Assigned task: Reproduce the whole of the data exactly.

START Given data

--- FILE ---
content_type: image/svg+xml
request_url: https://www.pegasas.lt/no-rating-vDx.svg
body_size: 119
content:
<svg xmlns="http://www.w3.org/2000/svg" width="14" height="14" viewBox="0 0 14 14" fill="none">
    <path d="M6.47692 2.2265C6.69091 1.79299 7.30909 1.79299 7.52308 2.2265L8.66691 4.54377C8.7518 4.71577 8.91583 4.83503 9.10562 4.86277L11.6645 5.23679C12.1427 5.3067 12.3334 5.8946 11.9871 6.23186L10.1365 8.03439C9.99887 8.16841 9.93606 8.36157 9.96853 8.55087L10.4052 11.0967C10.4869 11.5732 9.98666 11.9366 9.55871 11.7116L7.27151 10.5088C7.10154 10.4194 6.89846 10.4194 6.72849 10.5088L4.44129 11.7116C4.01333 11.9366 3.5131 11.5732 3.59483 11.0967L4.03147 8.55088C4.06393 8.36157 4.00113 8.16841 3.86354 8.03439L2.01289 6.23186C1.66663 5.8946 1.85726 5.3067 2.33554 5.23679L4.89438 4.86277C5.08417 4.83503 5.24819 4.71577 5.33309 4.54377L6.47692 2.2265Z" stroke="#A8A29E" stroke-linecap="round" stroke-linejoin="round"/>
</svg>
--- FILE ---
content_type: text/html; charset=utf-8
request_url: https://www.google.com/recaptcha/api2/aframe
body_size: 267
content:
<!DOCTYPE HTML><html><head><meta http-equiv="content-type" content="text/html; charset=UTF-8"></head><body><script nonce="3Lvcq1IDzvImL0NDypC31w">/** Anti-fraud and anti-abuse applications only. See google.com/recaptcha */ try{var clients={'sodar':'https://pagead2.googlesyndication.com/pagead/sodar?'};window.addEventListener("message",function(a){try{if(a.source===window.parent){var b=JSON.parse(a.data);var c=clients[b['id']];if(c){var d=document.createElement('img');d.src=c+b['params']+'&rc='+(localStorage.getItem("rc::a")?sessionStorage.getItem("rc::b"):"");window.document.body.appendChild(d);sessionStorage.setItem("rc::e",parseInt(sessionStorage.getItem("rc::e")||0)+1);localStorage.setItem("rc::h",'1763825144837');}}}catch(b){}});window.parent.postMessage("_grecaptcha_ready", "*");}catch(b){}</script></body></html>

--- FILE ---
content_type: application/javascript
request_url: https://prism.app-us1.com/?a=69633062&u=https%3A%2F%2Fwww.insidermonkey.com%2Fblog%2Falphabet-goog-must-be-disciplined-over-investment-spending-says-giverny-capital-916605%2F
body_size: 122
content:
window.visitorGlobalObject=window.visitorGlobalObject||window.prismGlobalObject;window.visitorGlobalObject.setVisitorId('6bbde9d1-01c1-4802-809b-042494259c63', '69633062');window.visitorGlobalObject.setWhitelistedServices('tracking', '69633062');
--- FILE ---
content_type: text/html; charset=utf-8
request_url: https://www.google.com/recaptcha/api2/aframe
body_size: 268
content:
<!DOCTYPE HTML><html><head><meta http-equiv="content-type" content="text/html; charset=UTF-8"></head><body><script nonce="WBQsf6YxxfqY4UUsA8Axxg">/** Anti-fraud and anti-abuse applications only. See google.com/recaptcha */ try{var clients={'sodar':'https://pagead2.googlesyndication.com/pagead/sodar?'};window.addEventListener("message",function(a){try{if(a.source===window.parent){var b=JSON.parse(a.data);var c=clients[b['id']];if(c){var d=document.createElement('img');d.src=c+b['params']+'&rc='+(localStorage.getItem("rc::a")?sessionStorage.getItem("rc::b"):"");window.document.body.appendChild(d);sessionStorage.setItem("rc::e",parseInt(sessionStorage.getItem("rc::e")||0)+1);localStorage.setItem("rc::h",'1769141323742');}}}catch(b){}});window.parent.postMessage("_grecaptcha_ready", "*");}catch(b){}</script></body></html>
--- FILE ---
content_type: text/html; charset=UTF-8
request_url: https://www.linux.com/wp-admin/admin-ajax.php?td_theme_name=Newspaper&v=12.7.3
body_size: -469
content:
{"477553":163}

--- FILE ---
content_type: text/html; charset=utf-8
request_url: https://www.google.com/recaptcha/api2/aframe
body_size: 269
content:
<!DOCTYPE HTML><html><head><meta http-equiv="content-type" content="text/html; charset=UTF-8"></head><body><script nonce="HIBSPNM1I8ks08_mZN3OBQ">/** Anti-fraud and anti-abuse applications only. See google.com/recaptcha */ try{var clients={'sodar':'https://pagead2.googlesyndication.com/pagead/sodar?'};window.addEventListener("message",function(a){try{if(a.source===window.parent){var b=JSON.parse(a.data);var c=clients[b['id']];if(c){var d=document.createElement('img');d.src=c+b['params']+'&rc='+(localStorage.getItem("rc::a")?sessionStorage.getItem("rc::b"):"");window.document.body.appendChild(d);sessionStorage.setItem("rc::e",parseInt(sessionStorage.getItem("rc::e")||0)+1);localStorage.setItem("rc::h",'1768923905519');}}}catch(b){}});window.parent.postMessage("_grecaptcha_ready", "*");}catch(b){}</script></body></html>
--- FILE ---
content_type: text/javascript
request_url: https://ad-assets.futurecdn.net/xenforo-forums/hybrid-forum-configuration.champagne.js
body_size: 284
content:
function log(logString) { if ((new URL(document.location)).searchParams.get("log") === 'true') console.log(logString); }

END Given data

Answer below:
--- FILE ---
content_type: image/svg+xml
request_url: https://www.pegasas.lt/no-rating-vDx.svg
body_size: 119
content:
<svg xmlns="http://www.w3.org/2000/svg" width="14" height="14" viewBox="0 0 14 14" fill="none">
    <path d="M6.47692 2.2265C6.69091 1.79299 7.30909 1.79299 7.52308 2.2265L8.66691 4.54377C8.7518 4.71577 8.91583 4.83503 9.10562 4.86277L11.6645 5.23679C12.1427 5.3067 12.3334 5.8946 11.9871 6.23186L10.1365 8.03439C9.99887 8.16841 9.93606 8.36157 9.96853 8.55087L10.4052 11.0967C10.4869 11.5732 9.98666 11.9366 9.55871 11.7116L7.27151 10.5088C7.10154 10.4194 6.89846 10.4194 6.72849 10.5088L4.44129 11.7116C4.01333 11.9366 3.5131 11.5732 3.59483 11.0967L4.03147 8.55088C4.06393 8.36157 4.00113 8.16841 3.86354 8.03439L2.01289 6.23186C1.66663 5.8946 1.85726 5.3067 2.33554 5.23679L4.89438 4.86277C5.08417 4.83503 5.24819 4.71577 5.33309 4.54377L6.47692 2.2265Z" stroke="#A8A29E" stroke-linecap="round" stroke-linejoin="round"/>
</svg>
--- FILE ---
content_type: text/html; charset=utf-8
request_url: https://www.google.com/recaptcha/api2/aframe
body_size: 267
content:
<!DOCTYPE HTML><html><head><meta http-equiv="content-type" content="text/html; charset=UTF-8"></head><body><script nonce="3Lvcq1IDzvImL0NDypC31w">/** Anti-fraud and anti-abuse applications only. See google.com/recaptcha */ try{var clients={'sodar':'https://pagead2.googlesyndication.com/pagead/sodar?'};window.addEventListener("message",function(a){try{if(a.source===window.parent){var b=JSON.parse(a.data);var c=clients[b['id']];if(c){var d=document.createElement('img');d.src=c+b['params']+'&rc='+(localStorage.getItem("rc::a")?sessionStorage.getItem("rc::b"):"");window.document.body.appendChild(d);sessionStorage.setItem("rc::e",parseInt(sessionStorage.getItem("rc::e")||0)+1);localStorage.setItem("rc::h",'1763825144837');}}}catch(b){}});window.parent.postMessage("_grecaptcha_ready", "*");}catch(b){}</script></body></html>

--- FILE ---
content_type: application/javascript
request_url: https://prism.app-us1.com/?a=69633062&u=https%3A%2F%2Fwww.insidermonkey.com%2Fblog%2Falphabet-goog-must-be-disciplined-over-investment-spending-says-giverny-capital-916605%2F
body_size: 122
content:
window.visitorGlobalObject=window.visitorGlobalObject||window.prismGlobalObject;window.visitorGlobalObject.setVisitorId('6bbde9d1-01c1-4802-809b-042494259c63', '69633062');window.visitorGlobalObject.setWhitelistedServices('tracking', '69633062');
--- FILE ---
content_type: text/html; charset=utf-8
request_url: https://www.google.com/recaptcha/api2/aframe
body_size: 268
content:
<!DOCTYPE HTML><html><head><meta http-equiv="content-type" content="text/html; charset=UTF-8"></head><body><script nonce="WBQsf6YxxfqY4UUsA8Axxg">/** Anti-fraud and anti-abuse applications only. See google.com/recaptcha */ try{var clients={'sodar':'https://pagead2.googlesyndication.com/pagead/sodar?'};window.addEventListener("message",function(a){try{if(a.source===window.parent){var b=JSON.parse(a.data);var c=clients[b['id']];if(c){var d=document.createElement('img');d.src=c+b['params']+'&rc='+(localStorage.getItem("rc::a")?sessionStorage.getItem("rc::b"):"");window.document.body.appendChild(d);sessionStorage.setItem("rc::e",parseInt(sessionStorage.getItem("rc::e")||0)+1);localStorage.setItem("rc::h",'1769141323742');}}}catch(b){}});window.parent.postMessage("_grecaptcha_ready", "*");}catch(b){}</script></body></html>
--- FILE ---
content_type: text/html; charset=UTF-8
request_url: https://www.linux.com/wp-admin/admin-ajax.php?td_theme_name=Newspaper&v=12.7.3
body_size: -469
content:
{"477553":163}

--- FILE ---
content_type: text/html; charset=utf-8
request_url: https://www.google.com/recaptcha/api2/aframe
body_size: 269
content:
<!DOCTYPE HTML><html><head><meta http-equiv="content-type" content="text/html; charset=UTF-8"></head><body><script nonce="HIBSPNM1I8ks08_mZN3OBQ">/** Anti-fraud and anti-abuse applications only. See google.com/recaptcha */ try{var clients={'sodar':'https://pagead2.googlesyndication.com/pagead/sodar?'};window.addEventListener("message",function(a){try{if(a.source===window.parent){var b=JSON.parse(a.data);var c=clients[b['id']];if(c){var d=document.createElement('img');d.src=c+b['params']+'&rc='+(localStorage.getItem("rc::a")?sessionStorage.getItem("rc::b"):"");window.document.body.appendChild(d);sessionStorage.setItem("rc::e",parseInt(sessionStorage.getItem("rc::e")||0)+1);localStorage.setItem("rc::h",'1768923905519');}}}catch(b){}});window.parent.postMessage("_grecaptcha_ready", "*");}catch(b){}</script></body></html>
--- FILE ---
content_type: text/javascript
request_url: https://ad-assets.futurecdn.net/xenforo-forums/hybrid-forum-configuration.champagne.js
body_size: 284
content:
function log(logString) { if ((new URL(document.location)).searchParams.get("log") === 'true') console.log(logString); }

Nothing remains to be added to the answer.